Opinion: Chetna Choudhuri and Sanjib Pohit.
Capturing regional disparities is crucial.
In COP29, the focus was on finance since countries require significant funding for energy transition. According to International Energy Agency, clean energy investment needs to reach $4.5 trillion a year by 2030 to limit global warming to 1.5°C. The share of renewables in gross electricity generation at the global level must reach 91 per cent by2050 from 28 per cent in 2020.
This calls for significant mobilisation of resources. The requirement of funds is estimated based on various kinds of models. But a major fallacy of the Indian models is that almost all of them are national models, and do not capture regional disparities in energy demand, resources, and policies. In India, with huge disparity in geography, topology, culture, socio-economic condition, and demography across regions, it is quite difficult to capture all the aspects in one macro-economic or energy system model for the nation.

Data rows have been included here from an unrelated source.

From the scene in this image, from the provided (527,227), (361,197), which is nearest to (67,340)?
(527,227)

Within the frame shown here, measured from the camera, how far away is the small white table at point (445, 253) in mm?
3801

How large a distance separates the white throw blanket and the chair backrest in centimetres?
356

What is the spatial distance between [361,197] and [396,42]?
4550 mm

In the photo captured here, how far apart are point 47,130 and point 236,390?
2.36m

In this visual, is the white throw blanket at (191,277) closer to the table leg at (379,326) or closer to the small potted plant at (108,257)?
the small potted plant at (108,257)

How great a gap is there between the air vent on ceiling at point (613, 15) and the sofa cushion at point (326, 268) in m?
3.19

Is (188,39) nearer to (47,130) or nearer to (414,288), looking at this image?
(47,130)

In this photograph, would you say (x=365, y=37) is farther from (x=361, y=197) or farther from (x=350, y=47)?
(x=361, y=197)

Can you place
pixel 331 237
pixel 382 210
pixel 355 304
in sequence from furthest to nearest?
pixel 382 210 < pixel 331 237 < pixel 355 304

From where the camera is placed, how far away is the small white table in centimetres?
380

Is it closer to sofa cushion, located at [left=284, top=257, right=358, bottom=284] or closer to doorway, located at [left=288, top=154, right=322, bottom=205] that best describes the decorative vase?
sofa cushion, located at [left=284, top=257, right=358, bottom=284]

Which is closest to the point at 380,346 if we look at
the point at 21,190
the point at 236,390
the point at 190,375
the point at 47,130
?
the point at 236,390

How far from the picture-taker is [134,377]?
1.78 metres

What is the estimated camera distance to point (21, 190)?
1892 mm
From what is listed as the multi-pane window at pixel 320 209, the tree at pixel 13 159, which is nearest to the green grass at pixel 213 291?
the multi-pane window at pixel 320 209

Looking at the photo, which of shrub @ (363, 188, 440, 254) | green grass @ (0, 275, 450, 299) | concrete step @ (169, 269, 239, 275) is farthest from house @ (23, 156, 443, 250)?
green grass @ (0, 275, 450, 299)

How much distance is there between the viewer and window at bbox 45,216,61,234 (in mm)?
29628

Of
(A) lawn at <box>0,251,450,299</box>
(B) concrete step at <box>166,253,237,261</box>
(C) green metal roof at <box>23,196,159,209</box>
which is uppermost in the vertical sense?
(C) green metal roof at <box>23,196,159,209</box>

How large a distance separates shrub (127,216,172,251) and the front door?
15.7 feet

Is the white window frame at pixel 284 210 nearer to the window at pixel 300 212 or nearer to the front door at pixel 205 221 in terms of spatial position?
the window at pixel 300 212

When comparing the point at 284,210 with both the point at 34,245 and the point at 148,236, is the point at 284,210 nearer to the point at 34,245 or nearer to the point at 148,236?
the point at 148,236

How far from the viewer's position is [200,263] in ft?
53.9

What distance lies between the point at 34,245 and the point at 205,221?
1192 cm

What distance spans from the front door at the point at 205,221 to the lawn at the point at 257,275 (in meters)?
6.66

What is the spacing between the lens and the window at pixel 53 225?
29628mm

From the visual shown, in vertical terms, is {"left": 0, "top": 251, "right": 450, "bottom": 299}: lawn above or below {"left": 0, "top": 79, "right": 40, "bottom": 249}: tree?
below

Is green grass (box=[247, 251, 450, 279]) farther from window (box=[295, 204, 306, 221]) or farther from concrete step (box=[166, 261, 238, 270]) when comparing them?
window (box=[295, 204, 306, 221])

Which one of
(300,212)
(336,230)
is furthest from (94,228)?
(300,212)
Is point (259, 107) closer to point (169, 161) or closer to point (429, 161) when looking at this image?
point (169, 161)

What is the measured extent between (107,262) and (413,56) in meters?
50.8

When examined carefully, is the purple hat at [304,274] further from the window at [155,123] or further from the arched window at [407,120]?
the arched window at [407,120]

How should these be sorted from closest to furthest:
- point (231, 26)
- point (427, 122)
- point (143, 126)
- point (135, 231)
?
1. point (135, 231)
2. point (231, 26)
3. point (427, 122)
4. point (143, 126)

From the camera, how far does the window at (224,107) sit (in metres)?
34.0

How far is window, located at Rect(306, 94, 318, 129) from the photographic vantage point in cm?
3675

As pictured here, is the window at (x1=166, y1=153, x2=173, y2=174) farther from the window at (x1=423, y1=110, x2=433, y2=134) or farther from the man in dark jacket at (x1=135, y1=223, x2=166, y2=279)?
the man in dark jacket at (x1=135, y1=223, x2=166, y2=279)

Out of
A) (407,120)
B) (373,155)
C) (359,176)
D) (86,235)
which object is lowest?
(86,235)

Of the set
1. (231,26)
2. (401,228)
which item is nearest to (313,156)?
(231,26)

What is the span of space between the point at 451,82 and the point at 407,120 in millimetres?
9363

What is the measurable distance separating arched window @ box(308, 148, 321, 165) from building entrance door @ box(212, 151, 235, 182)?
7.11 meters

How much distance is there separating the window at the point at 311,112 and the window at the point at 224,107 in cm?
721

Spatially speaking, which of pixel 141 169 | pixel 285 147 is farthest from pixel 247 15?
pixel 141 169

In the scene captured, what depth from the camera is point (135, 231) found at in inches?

For example, some States are endowed with various fossil fuel resources and that provides jobs to a significant number of workers, some with longer hours of sunshine suitable for development for solar energy, and some have long coastal areas suitable for development of wind or ocean energy. State-level modelling and planning are necessary to understand the challenges and assess the investment requirement.
Regional modelling
Many countries are using multi-regional models for understanding the optimum way to arrive at green energy transition to meet emission targets. For example, even though the EU is a community, each nation in the bloc has devised its own energy transition plan based on strength/weakness of resource endowment and in sync with the overall EU’s target. Large countries like the US, China and Brazil have invested into building multi-sector (100-500 sectors), multi regional models (all major regions as separate entities) for effective policy analysis including that of energy transition.
Resource diversity in the EU or other countries are probably less than that of India. Yet, our pathway is based on a national plan without taking into account the regional diversity. Ideally, a bottom-up approach should have been the right one in our case and national plan should have been derived by aggregating the regional ones and examining whether these are in sync with the national one. Though data availability is an issue in India, it is necessary to capture the regional diversity.
NITI Aayog, in collaboration with the Ministry of Power and the Ministry of New and Renewable Energy, launched the ASSET (Accelerating Sustainable Solutions for Energy.
Transition) platform to assist in formulating State energy transition blueprints and implementation, identifying bankable projects, best practices, innovations in critical sectors like BESSs (battery energy storage systems), green hydrogen, energy efficiency, e-mobility, offshore wind, etc., in line with Viksit Bharat 2047.
An NCAER study, featuring State-level Integrated Assessment Model (IAM) based on soft-linking of macroeconomic CGE model and MESSAGEix model, finds that, for Kerala, $230.75 billion is required cumulatively between 2025 and 2050 to finance low carbon transition for mitigation without hampering economic growth, with an assumption of 2.5 per cent improvement in energy efficiency and 1 per cent productivity growth per annum. For Odisha, the requirement of investment is $395.33 billion cumulatively between 2025 and 2050.
These estimates do not include the loss-and-damage cost, and the finances required for adaptation. To support low-carbon, climate-resilient solutions in energy, transport and agriculture, there is a significant need to invest in the renewable energy sector, and that needs to be captured by the ‘bottom-up’ State-level models and planning. To address this issue, NCAER is developing multi-sector (147 sector) multi-regional model (30+regions) covering all the States.
Chetana is Fellow, and Sanjib is Professor, NCAER. Views are personal.